>>>

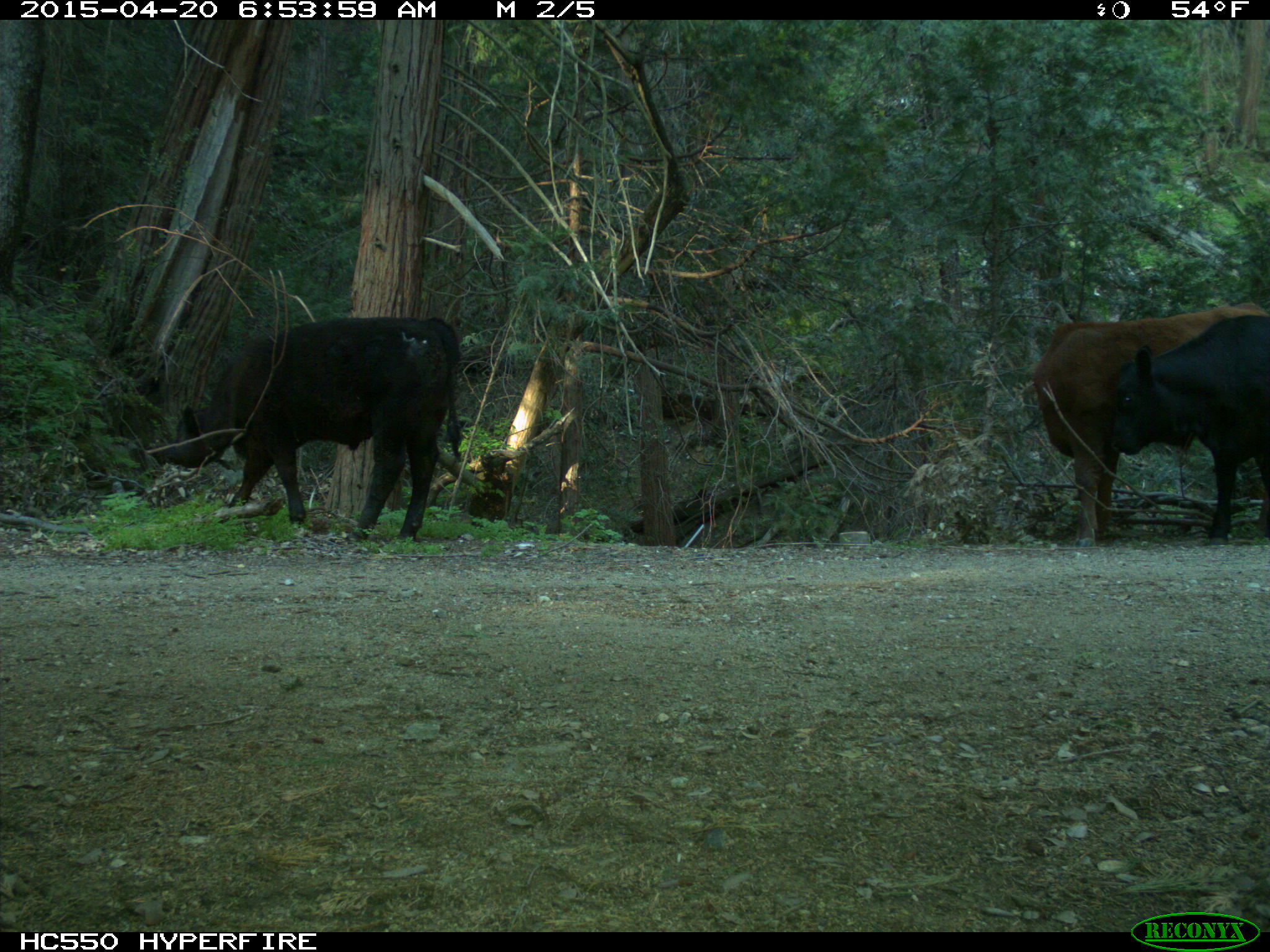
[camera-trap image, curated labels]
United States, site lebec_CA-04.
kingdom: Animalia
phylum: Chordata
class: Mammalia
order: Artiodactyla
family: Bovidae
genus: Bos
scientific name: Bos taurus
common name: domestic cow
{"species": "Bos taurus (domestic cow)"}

<<<

§ What is needed
What is needed is a word-for-word restatement of the entries, minus any pictures.

§ Output below
[camera-trap image, curated labels]
United States, site lebec_CA-04.
kingdom: Animalia
phylum: Chordata
class: Mammalia
order: Artiodactyla
family: Bovidae
genus: Bos
scientific name: Bos taurus
common name: domestic cow
{"species": "Bos taurus (domestic cow)"}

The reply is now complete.